Task objective -> Select the lines below containing the word "baseline".

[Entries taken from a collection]
########

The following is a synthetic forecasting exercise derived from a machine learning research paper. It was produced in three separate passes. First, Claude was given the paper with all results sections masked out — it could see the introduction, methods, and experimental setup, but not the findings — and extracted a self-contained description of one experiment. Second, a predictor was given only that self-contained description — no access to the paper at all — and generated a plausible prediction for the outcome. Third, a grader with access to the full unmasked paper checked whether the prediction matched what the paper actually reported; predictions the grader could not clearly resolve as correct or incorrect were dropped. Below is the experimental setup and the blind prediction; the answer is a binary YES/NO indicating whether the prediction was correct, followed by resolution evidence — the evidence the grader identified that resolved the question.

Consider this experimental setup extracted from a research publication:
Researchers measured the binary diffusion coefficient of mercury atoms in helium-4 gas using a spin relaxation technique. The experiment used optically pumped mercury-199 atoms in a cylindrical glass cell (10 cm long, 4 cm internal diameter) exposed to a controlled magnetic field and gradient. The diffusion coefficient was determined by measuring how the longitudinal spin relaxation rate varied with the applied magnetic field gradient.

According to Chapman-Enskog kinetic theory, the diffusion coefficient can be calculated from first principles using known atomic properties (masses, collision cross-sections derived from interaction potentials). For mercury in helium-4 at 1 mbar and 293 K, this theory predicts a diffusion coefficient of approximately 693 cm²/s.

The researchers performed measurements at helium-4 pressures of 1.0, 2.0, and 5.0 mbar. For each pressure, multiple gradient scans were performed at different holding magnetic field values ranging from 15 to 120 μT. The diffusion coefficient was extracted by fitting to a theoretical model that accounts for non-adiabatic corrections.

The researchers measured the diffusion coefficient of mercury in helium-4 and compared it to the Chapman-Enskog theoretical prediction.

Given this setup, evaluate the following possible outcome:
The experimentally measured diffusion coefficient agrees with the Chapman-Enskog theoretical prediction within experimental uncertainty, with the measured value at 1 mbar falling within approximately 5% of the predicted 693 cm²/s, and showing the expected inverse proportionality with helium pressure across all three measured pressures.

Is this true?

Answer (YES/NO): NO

########

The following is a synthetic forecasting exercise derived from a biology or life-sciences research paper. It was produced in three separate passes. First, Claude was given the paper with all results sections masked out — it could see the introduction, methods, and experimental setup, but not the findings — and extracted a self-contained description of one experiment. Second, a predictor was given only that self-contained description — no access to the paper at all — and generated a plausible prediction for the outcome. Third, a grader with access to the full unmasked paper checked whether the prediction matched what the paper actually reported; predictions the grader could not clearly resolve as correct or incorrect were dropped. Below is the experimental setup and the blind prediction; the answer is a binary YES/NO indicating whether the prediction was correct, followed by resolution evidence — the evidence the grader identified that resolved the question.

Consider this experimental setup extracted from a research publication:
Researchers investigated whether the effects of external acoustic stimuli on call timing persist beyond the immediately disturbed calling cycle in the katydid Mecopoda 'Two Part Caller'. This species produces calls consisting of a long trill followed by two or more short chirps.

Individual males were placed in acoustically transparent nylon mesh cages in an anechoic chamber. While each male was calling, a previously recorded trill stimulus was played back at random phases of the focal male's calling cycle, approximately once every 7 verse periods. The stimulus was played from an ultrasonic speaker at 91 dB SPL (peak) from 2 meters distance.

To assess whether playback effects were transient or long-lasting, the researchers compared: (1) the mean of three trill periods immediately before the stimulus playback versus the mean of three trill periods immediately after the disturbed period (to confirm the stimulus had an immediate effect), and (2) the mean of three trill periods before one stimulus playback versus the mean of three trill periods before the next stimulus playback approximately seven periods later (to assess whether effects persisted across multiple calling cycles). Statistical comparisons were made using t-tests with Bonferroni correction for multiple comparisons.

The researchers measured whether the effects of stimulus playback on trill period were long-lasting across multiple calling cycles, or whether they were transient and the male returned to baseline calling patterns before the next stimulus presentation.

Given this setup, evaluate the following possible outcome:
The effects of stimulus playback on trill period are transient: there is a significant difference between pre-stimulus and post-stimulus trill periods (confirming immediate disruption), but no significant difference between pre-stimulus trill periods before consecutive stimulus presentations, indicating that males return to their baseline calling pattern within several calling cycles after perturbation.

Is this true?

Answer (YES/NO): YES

########

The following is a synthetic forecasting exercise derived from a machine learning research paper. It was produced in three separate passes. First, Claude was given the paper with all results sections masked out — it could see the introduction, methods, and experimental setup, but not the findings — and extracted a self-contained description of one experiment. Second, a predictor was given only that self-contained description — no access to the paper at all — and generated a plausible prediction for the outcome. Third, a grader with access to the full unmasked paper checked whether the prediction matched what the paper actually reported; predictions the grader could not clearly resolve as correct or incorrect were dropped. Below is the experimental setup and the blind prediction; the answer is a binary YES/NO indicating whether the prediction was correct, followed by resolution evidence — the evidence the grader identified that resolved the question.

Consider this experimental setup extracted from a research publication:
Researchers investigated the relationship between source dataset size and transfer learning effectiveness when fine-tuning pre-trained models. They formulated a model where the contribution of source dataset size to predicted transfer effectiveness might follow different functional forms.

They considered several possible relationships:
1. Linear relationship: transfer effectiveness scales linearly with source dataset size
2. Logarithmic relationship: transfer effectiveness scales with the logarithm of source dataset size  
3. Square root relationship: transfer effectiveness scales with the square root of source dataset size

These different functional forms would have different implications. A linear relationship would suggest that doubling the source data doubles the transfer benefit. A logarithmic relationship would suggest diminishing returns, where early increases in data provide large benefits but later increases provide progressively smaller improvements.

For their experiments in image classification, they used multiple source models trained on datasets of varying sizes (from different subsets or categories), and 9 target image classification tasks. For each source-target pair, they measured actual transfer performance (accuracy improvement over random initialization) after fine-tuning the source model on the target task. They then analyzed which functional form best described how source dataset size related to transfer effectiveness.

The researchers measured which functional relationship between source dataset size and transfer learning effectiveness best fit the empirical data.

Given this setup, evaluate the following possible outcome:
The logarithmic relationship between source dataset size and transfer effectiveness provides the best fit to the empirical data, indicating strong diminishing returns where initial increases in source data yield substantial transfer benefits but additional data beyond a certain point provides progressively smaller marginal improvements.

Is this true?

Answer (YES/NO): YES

########

Answer for this exercise ->
The researchers measured whether the effects of stimulus playback on trill period were long-lasting across multiple calling cycles, or whether they were transient and the male returned to baseline calling patterns before the next stimulus presentation.
The effects of stimulus playback on trill period are transient: there is a significant difference between pre-stimulus and post-stimulus trill periods (confirming immediate disruption), but no significant difference between pre-stimulus trill periods before consecutive stimulus presentations, indicating that males return to their baseline calling pattern within several calling cycles after perturbation.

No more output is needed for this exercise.